Data for review -

══════════

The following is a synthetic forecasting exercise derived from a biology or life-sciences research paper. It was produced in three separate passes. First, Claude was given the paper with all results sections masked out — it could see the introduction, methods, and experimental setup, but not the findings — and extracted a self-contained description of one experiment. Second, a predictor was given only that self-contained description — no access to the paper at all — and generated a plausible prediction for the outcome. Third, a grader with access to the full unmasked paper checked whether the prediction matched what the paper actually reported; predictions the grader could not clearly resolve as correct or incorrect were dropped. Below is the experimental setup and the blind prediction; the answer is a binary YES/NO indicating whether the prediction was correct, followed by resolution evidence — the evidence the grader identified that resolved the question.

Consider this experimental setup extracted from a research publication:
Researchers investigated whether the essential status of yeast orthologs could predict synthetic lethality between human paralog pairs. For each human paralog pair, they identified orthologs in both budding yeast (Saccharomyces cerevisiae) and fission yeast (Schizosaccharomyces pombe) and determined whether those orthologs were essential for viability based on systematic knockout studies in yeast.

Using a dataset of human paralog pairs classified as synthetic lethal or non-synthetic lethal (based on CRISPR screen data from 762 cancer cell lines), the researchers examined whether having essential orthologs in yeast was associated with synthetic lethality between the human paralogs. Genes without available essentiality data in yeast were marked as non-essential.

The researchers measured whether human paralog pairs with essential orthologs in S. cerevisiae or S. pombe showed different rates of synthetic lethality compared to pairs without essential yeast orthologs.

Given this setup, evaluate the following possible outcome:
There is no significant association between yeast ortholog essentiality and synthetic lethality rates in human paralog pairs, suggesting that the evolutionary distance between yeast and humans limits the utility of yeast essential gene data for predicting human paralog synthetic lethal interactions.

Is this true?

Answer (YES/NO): NO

══════════

Aim of the task - Copy each line exactly, beginning at the one with "There is no" and stopping after the last line of the entries. Include nothing else.

Answer box -
There is no significant association between yeast ortholog essentiality and synthetic lethality rates in human paralog pairs, suggesting that the evolutionary distance between yeast and humans limits the utility of yeast essential gene data for predicting human paralog synthetic lethal interactions.

Is this true?

Answer (YES/NO): NO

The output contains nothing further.